Henriette GOUSSIKINDE, religieuse catholique et plasticienne, est animatrice de la galerie Saint Augustin à Cotonou. Elle partage l’idée du directeur du centre culturel Artisttik Africa. « Un marché de l’art existe au Bénin, insiste-t-elle, même si parfois il est nonchalant, vacillant. Il existe puisque des artistes vendent à des acheteurs dont des touristes. »
Par contre, le plasticien Charly d’ALMEIDA n’est pas de cet avis. Pour lui, « avant qu’il y ait marché de l’art au Bénin, il faut que l’art soit entré dans les mœurs, qu’on soit éduqué à l’art dès le bas âge. »
Didier HOUENOUDE, enseignant d’histoire de l’art dans des universités et directeur de l'Institut national des métiers d'art, d'archéologie et de la culture (Inmaac), se fait plus analytique : « Le plasticien béninois crée principalement pour une consommation extérieure, pour des expatriés. Les prix des œuvres sont généralement fixés en fonction des bourses des expatriés. »
En fait, la scène artistique béninoise s’est construite en grande partie en marge du système étatique, s’appuyant essentiellement sur des initiatives privées. A l'inverse du Sénégal et de la Côte d'Ivoire, par exemple, le Bénin a accordé bien peu d'intérêt à la culture sous son aspect plastique. Du coup, dans la politique culturelle nationale, « les arts plastiques occupent une portion congrue », se désole l’universitaire. Il est appuyé par Ludovic FADAÏRO : « Le domaine de l’art plastique est négligé et ignoré au Bénin. » Ludovic FADAÏRO est considéré comme le maître de l’art plastique au Bénin. Tous ses pairs s’accordent sur cela. Pour lui, la négligence du secteur de l’art est due à la rareté des spécialistes comme les critiques d’art, les commissaires d’exposition, etc.
Place à la polémique
Selon Philippe ABAYI, plasticien, président de la Confédération béninoise des acteurs des arts et de la culture (Cbaac), « il est difficile de conclure à l’existence d’un marché formel de l’art avec une production artistique conséquente, un flux commercial important, la promotion et la diffusion assurée pour favoriser l’expression de l’offre et de la demande ». Pour le président ABAYI, le marché de l’art suppose non pas un lieu d’échange entre fournisseurs d’objets d’art et clients consommateurs ou acheteurs mais surtout l’ensemble des échanges ou transactions entre acteurs du commerce de l’art que sont les artistes ou créateurs, les marchands et antiquaires, les galeristes ou courtiers, les collectionneurs et amateurs sur les objets et œuvres d’arts de divers segments.
Par mesure de prudence, Didier HOUENOUDE nuance : « Il n’existe pas de marché de l’art formel au Bénin.

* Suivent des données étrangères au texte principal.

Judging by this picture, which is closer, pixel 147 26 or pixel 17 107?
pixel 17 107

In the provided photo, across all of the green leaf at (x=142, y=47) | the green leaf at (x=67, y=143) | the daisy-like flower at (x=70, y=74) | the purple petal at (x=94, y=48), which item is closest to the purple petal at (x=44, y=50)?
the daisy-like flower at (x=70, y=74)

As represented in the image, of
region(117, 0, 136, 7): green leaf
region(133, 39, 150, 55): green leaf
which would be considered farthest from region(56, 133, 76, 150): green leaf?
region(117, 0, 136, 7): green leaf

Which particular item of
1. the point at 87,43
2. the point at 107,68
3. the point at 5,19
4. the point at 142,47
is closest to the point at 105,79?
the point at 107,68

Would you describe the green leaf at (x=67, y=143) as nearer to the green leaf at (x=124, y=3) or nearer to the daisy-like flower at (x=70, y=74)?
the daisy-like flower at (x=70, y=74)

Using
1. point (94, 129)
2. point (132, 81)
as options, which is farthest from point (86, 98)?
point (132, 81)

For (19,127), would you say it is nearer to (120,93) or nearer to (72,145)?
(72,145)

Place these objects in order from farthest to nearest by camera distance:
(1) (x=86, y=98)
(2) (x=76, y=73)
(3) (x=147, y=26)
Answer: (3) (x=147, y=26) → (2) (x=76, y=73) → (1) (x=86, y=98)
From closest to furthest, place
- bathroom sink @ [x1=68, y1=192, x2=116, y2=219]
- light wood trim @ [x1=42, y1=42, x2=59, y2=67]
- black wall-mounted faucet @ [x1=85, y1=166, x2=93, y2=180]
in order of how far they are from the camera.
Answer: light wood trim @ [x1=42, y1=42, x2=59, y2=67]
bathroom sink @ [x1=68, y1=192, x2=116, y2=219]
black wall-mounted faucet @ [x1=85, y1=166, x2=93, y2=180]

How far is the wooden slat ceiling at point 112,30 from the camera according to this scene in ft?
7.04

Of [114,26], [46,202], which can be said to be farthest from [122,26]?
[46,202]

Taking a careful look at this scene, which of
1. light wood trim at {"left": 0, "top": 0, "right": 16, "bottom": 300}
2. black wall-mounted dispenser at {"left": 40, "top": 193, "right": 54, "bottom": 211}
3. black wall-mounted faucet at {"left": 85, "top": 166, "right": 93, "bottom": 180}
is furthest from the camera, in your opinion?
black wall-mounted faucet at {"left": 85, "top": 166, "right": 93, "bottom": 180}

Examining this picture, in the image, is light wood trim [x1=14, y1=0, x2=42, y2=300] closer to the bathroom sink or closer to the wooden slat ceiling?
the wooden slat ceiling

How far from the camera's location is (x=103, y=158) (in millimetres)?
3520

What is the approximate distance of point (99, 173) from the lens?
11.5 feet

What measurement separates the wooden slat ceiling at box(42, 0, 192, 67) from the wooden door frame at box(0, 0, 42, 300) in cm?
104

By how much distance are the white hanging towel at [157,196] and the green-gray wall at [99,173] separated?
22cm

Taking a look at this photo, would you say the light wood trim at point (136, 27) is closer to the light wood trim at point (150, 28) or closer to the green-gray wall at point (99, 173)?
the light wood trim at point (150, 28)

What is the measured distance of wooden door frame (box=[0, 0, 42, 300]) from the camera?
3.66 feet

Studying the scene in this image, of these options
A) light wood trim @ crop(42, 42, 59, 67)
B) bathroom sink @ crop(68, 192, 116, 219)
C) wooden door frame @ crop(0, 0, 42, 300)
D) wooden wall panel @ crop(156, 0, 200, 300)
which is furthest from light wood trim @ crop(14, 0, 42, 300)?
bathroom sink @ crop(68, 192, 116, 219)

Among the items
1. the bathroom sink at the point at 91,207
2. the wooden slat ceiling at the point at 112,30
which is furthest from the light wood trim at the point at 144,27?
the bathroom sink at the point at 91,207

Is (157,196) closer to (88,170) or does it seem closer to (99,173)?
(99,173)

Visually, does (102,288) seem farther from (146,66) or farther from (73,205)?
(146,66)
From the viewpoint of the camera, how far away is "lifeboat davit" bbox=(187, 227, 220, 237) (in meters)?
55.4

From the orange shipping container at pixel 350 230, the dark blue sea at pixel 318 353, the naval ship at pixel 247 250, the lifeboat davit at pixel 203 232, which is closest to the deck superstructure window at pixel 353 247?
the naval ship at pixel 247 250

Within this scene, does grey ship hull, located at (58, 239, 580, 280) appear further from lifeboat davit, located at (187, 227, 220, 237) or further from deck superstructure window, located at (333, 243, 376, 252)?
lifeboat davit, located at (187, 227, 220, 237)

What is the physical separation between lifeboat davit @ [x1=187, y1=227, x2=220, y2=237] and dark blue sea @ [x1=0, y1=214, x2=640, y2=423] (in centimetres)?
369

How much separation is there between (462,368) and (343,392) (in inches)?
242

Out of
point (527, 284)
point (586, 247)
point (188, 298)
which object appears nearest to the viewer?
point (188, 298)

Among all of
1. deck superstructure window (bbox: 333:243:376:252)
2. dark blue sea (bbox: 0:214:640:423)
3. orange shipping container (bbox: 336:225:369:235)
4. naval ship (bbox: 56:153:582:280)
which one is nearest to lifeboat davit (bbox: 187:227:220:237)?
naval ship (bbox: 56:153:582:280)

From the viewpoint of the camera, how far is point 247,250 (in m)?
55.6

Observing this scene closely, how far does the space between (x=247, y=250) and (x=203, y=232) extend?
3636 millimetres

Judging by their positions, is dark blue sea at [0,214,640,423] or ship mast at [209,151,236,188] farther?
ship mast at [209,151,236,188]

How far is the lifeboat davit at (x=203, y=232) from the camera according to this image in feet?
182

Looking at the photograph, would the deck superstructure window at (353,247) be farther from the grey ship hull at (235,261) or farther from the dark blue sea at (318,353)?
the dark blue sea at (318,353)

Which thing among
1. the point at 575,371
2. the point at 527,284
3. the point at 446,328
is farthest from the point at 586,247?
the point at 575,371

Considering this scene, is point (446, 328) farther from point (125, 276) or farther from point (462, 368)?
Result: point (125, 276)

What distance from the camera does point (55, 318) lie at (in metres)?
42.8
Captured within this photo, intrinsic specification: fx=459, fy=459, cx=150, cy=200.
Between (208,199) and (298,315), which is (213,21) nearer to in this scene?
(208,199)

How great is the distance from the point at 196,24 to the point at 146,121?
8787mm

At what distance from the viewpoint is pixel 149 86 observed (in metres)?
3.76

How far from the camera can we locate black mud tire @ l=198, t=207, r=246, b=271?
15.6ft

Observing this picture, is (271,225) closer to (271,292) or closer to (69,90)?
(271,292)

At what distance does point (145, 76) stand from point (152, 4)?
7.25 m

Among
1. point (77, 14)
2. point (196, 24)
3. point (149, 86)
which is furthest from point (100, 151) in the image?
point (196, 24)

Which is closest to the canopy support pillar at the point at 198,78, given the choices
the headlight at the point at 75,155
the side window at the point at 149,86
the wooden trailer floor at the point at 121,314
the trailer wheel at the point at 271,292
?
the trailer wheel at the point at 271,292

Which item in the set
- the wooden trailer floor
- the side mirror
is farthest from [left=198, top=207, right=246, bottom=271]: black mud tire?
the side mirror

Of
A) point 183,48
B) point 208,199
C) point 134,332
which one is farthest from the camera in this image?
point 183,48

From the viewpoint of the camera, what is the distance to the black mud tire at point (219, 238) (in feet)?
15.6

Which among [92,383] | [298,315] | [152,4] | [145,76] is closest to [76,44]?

On peut parler d’un embryon de marché qui relève de l’informel. »
Ousmane ALEDJI, dramaturge et collectionneur d’art, n’est pas de cet avis : « Un marché de l’art c’est d’abord un marché comme tout autre a priori, mais avec ses caractéristiques. C’est un espace où se rencontrent à la fois créateurs ou producteurs, où se rencontrent les produits aussi et les clients ». Il développe : « Aujourd’hui, nous avons des espaces virtuels, des sites internet, qui sont aussi des espaces échanges commerciaux, ajoutés aux espaces physiques réels identifiés et créés dans des contextes précis. »
L’argument général avancé de part et d’autre est que le secteur n’est pas structuré au point d’avoir un marché formel à la taille des grosses institutions de ventes aux enchères comme Christie’s au Royaume-Uni et Sotheby aux Etats-Unis.
Mais à cela, le collectionneur ALEDJI répond : « Les repères bougent, les codes et les références ne sont pas immuables. Notre regard sur ce que nous appelons ‘’marché de l’art’’ est un regard qui doit s’autoriser des extras, des innovations. » Pour l’acteur averti qu’il est, on ne doit pas se cantonner à des repères ou des critères venus d’ailleurs parce que « toute chose existe en soi ».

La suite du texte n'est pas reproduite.